I’ve been going back in time, trying to fill out my reading history in Japanese and not just pick up whatever’s on the new release shelf. With manga, that’s meant some classic shojo action. Which, it turns out, I cannot get enough of. I like modern shojo well enough, but something about the pacing and intense drama of the classic stuff hits the sweet spot for me. I’m discovering that this isn’t limited to shojo; translating Orochi is a whirlwind tour of the intense drama also present in older shonen manga. I love the constant escalation of these older titles, like the artist is almost daring their audience to underestimate the places they are willing to take their stories. From what I can tell, they will not hesitate to take those stories further than anything you could possibly imagine as a reader. 

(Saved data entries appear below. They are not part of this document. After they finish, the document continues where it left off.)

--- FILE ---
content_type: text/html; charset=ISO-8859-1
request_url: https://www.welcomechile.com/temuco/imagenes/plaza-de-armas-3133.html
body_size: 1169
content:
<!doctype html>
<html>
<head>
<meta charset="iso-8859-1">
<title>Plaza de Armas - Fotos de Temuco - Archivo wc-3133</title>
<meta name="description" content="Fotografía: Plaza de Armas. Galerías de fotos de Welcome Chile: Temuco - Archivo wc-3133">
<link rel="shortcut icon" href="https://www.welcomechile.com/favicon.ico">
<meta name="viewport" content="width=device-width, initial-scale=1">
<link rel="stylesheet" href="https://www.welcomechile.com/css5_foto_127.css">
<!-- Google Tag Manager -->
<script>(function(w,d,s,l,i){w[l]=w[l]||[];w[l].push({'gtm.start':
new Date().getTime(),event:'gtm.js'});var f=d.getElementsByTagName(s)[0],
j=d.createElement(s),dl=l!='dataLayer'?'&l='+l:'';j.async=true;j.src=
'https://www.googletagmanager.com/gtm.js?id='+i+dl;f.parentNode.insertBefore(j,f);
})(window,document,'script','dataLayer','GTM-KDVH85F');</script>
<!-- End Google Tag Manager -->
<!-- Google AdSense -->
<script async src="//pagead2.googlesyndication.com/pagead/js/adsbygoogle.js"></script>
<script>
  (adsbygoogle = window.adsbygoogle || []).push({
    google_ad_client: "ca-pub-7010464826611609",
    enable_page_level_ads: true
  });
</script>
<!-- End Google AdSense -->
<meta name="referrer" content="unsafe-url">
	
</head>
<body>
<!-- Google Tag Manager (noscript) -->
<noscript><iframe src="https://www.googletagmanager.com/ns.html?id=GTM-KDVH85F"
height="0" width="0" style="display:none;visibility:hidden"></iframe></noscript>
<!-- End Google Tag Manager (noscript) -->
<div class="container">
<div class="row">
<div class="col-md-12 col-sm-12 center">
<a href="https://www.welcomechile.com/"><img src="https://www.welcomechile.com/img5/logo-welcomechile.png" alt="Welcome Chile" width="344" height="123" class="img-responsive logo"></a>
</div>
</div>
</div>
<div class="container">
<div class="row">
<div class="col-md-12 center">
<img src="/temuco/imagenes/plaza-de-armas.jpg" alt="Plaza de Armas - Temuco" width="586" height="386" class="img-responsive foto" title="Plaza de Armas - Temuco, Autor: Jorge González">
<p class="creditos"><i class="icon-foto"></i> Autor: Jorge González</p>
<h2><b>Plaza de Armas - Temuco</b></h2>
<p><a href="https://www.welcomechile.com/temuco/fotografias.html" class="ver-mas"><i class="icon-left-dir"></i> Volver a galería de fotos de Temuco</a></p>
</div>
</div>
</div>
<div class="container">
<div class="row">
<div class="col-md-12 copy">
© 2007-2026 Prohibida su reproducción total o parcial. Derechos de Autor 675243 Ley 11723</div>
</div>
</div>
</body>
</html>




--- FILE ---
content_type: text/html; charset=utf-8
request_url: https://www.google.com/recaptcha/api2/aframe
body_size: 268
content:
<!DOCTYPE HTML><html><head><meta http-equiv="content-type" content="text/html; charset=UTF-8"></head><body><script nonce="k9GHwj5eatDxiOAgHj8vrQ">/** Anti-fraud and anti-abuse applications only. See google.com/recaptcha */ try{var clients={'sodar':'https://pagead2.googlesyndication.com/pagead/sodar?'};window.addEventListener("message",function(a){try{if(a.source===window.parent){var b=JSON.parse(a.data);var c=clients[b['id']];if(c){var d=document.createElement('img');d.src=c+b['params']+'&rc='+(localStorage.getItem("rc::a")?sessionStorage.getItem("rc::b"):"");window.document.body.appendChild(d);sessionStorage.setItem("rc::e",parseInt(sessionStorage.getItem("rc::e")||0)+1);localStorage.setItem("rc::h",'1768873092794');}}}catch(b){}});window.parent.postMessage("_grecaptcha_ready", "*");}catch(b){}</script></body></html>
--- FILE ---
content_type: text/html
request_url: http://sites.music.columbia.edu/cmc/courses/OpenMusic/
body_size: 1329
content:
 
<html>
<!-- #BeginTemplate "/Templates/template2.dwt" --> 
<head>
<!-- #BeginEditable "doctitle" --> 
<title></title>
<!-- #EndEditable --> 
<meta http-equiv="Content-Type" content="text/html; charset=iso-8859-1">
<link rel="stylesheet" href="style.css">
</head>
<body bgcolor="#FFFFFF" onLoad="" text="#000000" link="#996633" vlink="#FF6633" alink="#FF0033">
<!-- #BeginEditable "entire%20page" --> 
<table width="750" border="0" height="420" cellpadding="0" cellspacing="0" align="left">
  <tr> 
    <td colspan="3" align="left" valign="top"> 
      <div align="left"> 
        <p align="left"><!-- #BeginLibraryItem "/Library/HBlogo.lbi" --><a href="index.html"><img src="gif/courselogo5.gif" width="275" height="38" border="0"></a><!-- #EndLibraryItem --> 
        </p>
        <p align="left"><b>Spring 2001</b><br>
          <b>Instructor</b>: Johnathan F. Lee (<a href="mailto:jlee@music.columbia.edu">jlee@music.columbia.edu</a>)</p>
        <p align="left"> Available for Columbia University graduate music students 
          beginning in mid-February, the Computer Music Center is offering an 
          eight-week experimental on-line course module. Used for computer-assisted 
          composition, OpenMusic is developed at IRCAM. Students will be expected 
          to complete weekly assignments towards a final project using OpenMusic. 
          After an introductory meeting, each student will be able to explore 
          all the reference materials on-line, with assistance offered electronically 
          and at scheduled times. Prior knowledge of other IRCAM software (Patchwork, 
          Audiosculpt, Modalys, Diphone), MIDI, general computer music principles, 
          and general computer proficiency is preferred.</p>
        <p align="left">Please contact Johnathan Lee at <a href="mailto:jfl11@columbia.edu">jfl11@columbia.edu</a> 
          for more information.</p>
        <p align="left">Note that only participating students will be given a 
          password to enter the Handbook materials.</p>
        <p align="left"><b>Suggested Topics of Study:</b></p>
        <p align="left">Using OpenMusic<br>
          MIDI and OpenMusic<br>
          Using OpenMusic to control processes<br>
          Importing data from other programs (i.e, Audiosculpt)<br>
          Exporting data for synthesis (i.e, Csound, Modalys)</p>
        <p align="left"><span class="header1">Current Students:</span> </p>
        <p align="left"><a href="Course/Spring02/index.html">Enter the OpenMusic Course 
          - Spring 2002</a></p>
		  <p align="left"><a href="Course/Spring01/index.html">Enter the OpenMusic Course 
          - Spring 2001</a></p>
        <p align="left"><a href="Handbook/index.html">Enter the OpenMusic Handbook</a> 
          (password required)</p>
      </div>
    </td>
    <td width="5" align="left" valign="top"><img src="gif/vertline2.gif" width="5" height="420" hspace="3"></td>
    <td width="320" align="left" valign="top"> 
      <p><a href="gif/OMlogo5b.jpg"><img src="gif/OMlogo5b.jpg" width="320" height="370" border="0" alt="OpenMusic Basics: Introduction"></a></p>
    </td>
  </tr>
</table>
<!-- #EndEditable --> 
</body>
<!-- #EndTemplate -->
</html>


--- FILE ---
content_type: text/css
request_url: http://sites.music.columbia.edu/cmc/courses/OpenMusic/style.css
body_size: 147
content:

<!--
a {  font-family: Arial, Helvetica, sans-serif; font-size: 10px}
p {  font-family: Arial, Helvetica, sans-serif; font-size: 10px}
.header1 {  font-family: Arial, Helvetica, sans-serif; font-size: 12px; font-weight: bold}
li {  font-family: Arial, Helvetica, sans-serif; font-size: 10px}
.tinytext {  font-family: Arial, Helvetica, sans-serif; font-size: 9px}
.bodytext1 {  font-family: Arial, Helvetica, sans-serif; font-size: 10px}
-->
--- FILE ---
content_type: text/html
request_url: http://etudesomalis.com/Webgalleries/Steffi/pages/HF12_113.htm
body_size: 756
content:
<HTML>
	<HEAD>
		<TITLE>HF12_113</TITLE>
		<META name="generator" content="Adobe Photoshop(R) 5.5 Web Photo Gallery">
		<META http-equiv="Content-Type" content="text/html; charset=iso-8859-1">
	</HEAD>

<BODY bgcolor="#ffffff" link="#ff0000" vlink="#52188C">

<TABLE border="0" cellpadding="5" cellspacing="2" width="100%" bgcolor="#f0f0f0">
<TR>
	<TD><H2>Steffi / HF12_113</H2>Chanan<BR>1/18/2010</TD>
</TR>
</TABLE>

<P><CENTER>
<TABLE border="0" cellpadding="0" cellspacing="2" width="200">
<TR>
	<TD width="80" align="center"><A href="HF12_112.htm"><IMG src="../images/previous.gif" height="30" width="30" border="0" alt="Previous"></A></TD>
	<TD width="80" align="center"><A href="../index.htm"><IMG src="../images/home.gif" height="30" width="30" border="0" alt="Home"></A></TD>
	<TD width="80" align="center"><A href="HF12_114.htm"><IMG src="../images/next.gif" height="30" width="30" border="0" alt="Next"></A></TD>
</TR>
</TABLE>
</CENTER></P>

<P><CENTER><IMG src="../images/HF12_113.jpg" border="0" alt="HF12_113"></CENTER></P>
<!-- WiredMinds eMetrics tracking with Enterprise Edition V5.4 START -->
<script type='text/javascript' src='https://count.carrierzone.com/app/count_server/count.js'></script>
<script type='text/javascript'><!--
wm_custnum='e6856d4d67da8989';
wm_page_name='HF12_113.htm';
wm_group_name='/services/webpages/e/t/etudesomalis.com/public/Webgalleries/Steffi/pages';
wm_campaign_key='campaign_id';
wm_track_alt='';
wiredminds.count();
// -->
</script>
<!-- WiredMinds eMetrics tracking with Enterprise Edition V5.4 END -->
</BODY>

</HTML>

With novels, my looking back to the past has been mostly focussed on SFF. Part of that is just that I like speculative fiction, but part of it is also that I’m interested in how gender is portrayed in fantastical worlds where authors are free from the gender shackles of the world they live in. After reading and loving Kurahashi Yumiko’s Otona no Tame no Zankoku Dowa, I was interested in checking out some of her other work and eventually picked up her classic Amanon Koku Oukanki, and wow, I sure do hate it so far. So I put it aside in favour of another classic of the genre, Hyoto no Kamen. Going in, I knew that this series was intended to be a hundred volumes long and in fact surpassed that goal, with the 130th volume half-finished at Kurimoto’s death in 2009. Other artists have picked up the torch since then with anthologies and side stories and continuations in the world, and the series has been continuously in print since its debut in 1979. Or so says Wikipedia and I don’t feel like fact checking. But given the fact that I ordered the first volume in 2021 and it shipped in a day, I’m inclined to believe that little bit of trivia.